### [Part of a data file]
──────

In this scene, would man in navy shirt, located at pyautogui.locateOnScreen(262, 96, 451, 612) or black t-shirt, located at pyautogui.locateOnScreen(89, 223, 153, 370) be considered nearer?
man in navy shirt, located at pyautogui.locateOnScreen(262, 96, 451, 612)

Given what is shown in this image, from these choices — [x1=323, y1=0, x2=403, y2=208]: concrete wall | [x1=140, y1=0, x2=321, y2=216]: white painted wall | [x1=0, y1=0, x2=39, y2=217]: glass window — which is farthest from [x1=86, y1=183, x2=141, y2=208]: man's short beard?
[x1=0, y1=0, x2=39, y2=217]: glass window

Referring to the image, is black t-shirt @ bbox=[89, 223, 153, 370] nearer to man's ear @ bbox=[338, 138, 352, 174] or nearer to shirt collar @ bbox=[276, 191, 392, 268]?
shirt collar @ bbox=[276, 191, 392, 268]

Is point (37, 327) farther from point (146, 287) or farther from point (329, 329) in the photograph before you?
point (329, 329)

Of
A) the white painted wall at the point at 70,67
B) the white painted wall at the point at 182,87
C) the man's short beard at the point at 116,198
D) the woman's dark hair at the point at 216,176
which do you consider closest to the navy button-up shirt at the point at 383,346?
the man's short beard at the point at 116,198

──────

### [SET PROBLEM]
Recast the data as a JSON list of strings, starting with the line that contains "Referring to the" and going on through the end of the data. Give one string per line and leave out blank lines.

### [FULL ANSWER]
[
  "Referring to the image, is black t-shirt @ bbox=[89, 223, 153, 370] nearer to man's ear @ bbox=[338, 138, 352, 174] or nearer to shirt collar @ bbox=[276, 191, 392, 268]?",
  "shirt collar @ bbox=[276, 191, 392, 268]",
  "Is point (37, 327) farther from point (146, 287) or farther from point (329, 329) in the photograph before you?",
  "point (329, 329)",
  "Of",
  "A) the white painted wall at the point at 70,67",
  "B) the white painted wall at the point at 182,87",
  "C) the man's short beard at the point at 116,198",
  "D) the woman's dark hair at the point at 216,176",
  "which do you consider closest to the navy button-up shirt at the point at 383,346?",
  "the man's short beard at the point at 116,198"
]